Maine has many great fresh water fisheries. Bucktail Guide Service concentrates on the fisheries in western and central Maine. Productive rivers such as the Rapid, Kennebago, Kennebec and the Magalloway just to name a few. From the base camp in Rangeley, we will have access to some of the best trout and salmon fishing known in Maine.

Fishing the Wild Rivers of Maine


Selected Locations Include:

Magalloway River

Home to large brook trout, brown trout, rainbow trout and landlocked salmon, the Magalloway River begins as three branches in the remote mountainous region of Bowman Town TWP on the Canadian border.  It flows for 48 miles through the mixed growth forests once heavily logged into Parmachenee Lake, Aziscohos Lake and ultimately into Umbagog Lake, thus forming the headwaters of the Androscoggin River.

The Upper Magalloway, above Parmachenee Lake and Aziscohos Lake, is located within blocks A1, B1 & C1 on page 28 of the The Maine Atlas and Gazetteer. The river is not dammed, remote, wild, and home to some of the best remote fishing in Maine. The best time to fish the river is when the water temperatures are lower in the spring and the fall. If you do not mind walking, the section of the river between the two lakes, above #10 bridge, off the Parmachenee Road, holds big fish if you want to work for them.

....................

*Exercise A:* How many miles does the Magalloway River flow, according to the Maine fishing guide?
*Exercise B:* Pick up the Maine fishing guide from the point where it ends.

*Given material:*

....................

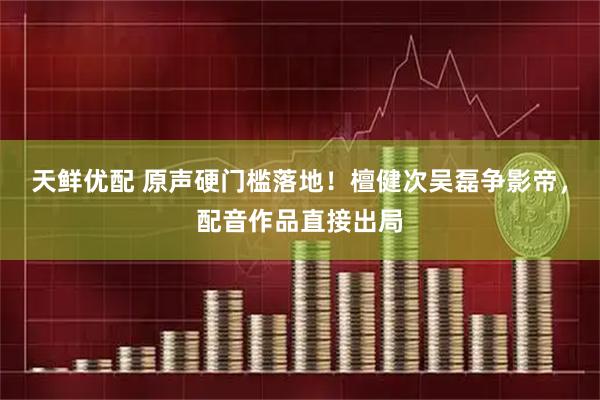天鲜优配 原声硬门槛落地!檀健次吴磊争影帝,配音作品直接出局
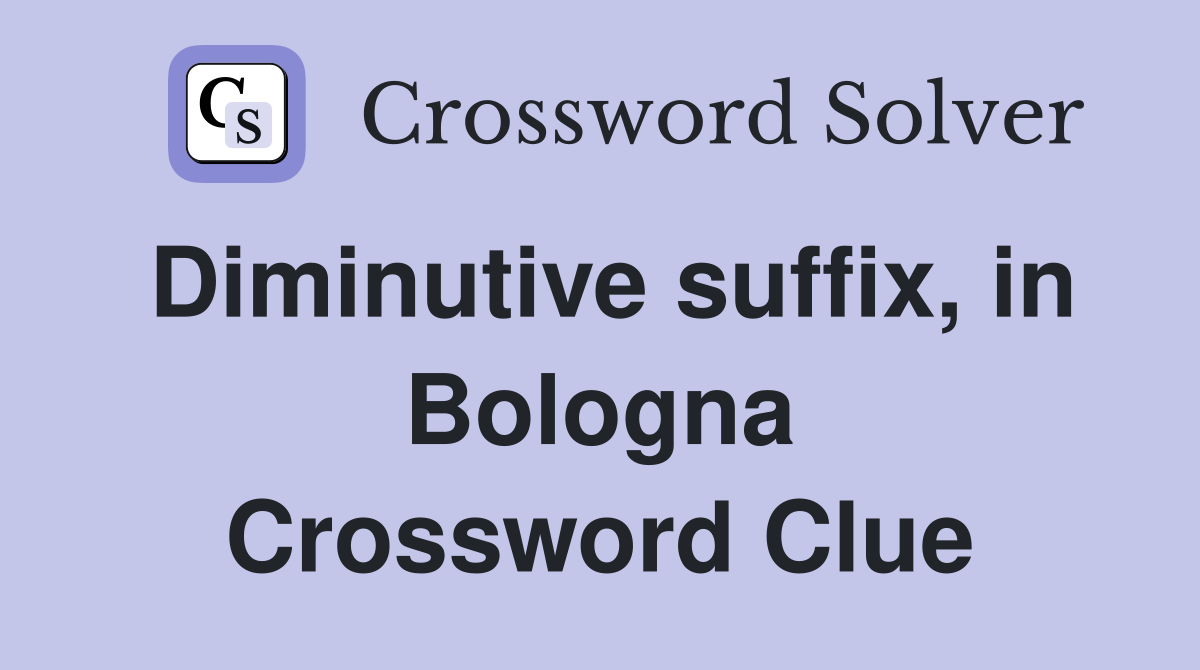 Diminutive suffix, in Bologna Crossword Clue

....................

*Exercise result A:* 48 miles.

*Exercise result B:*
The lower section of the river below Aziscohos Dam is located within block E5 on page 27 of the The Maine Atlas and Gazetteer and is a classic tail-water. Accessible off from Route 16 west of Oquossoc, the river descends 250’ in just two miles. Water temperature remain cold for spring and fall fishing and remains cool that to create good fishing through the hot summer months. This river has it all; fast runs, pocket water, riffles, pools and back eddies. If you like to nymph, this is great water to do so. As the river flows south it slows and widens and becomes long stretches of riffles and cut banks. It flows through meadows and deepens as it passes under the covered bridge. Do not overlook this water, it is fishy and will produce nice sized trout.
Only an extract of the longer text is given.